Since the four maritime provinces already did this, Newfoundland passed a court challenge, section 1 of the Canadian Charter of Rights and Freedoms has a "subject only to such reasonable limits prescribed by law as can be demonstrably justified in a free and democratic society" clause, and section 10 of the Emergency Program Act of British Columbia allows a minister during a state of emergency to "control or prohibit travel to or from any area of British Columbia;" that wording is confusing.  People arriving in BC from other countries have to quarantine for two weeks.

dubsartur:
This one might interest Exilian members: a long form podcast on Internet service in rural Canada, and how companies like xplornet have effective monopolies and collect government subsidies without providing service similar to in big cities https://www.canadaland.com/podcast/353-dinosaur-internet/  Even in big cities in Canada, usually there are only two or three telecom companies, and services like cell phones are more expensive than in most rich countries.

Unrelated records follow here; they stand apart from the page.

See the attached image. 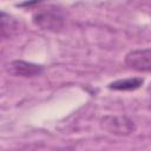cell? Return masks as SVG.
<instances>
[{
    "label": "cell",
    "instance_id": "cell-1",
    "mask_svg": "<svg viewBox=\"0 0 151 151\" xmlns=\"http://www.w3.org/2000/svg\"><path fill=\"white\" fill-rule=\"evenodd\" d=\"M65 21L66 18L64 12L55 6H50L33 14V22L47 31H60L65 26Z\"/></svg>",
    "mask_w": 151,
    "mask_h": 151
},
{
    "label": "cell",
    "instance_id": "cell-2",
    "mask_svg": "<svg viewBox=\"0 0 151 151\" xmlns=\"http://www.w3.org/2000/svg\"><path fill=\"white\" fill-rule=\"evenodd\" d=\"M100 125L107 132L117 136H127L136 130L133 120L126 116H105L101 118Z\"/></svg>",
    "mask_w": 151,
    "mask_h": 151
},
{
    "label": "cell",
    "instance_id": "cell-3",
    "mask_svg": "<svg viewBox=\"0 0 151 151\" xmlns=\"http://www.w3.org/2000/svg\"><path fill=\"white\" fill-rule=\"evenodd\" d=\"M125 64L137 72H151V48H140L129 52L125 57Z\"/></svg>",
    "mask_w": 151,
    "mask_h": 151
},
{
    "label": "cell",
    "instance_id": "cell-4",
    "mask_svg": "<svg viewBox=\"0 0 151 151\" xmlns=\"http://www.w3.org/2000/svg\"><path fill=\"white\" fill-rule=\"evenodd\" d=\"M7 71L17 77H35L44 71V67L25 60H13L8 64Z\"/></svg>",
    "mask_w": 151,
    "mask_h": 151
},
{
    "label": "cell",
    "instance_id": "cell-5",
    "mask_svg": "<svg viewBox=\"0 0 151 151\" xmlns=\"http://www.w3.org/2000/svg\"><path fill=\"white\" fill-rule=\"evenodd\" d=\"M143 79L142 78H127V79H119L116 81H112L107 85L110 90H116V91H133L139 88L143 85Z\"/></svg>",
    "mask_w": 151,
    "mask_h": 151
},
{
    "label": "cell",
    "instance_id": "cell-6",
    "mask_svg": "<svg viewBox=\"0 0 151 151\" xmlns=\"http://www.w3.org/2000/svg\"><path fill=\"white\" fill-rule=\"evenodd\" d=\"M18 26L19 25L15 19H13L9 14L5 12H1V35L2 38H7L12 33H14Z\"/></svg>",
    "mask_w": 151,
    "mask_h": 151
}]
</instances>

I am not sure how long the explosion of streaming video and high-bandwidth gaming will last given the need to drastically reduce energy and resource consumption to limit climate change, but if the powers that be want everything to be online, they have to provide everyone with sufficient Internet service.  (For example, the big five Canadian banks were very aggressive in pushing electronic bank statements in the 2010s, because printing them and mailing them costs a dollar or so per customer per month and sending them electronically costs a fraction of a cent).

The Prime Minister says that improving rural Internet services is a priority but he hasn't set any goals within the current election cycle, just "by 2030."  But at least this is an example of how rural people in Canada deal with corporations and different levels of government to cause policy changes.

The United Conservative Government of Alberta is boiling because they bought their Keystone XL pipeline to the Gulf of Mexico for several billion dollars and the new POTUS is fulfilling his promise to revoke its hastily-granted permits.  They need better-paying markets for their oil to pay their public service and help their friends get richer, the US produces all the fossil fuels it needs so cancelling one pipeline from a place with 0 electoral college votes is not a big deal.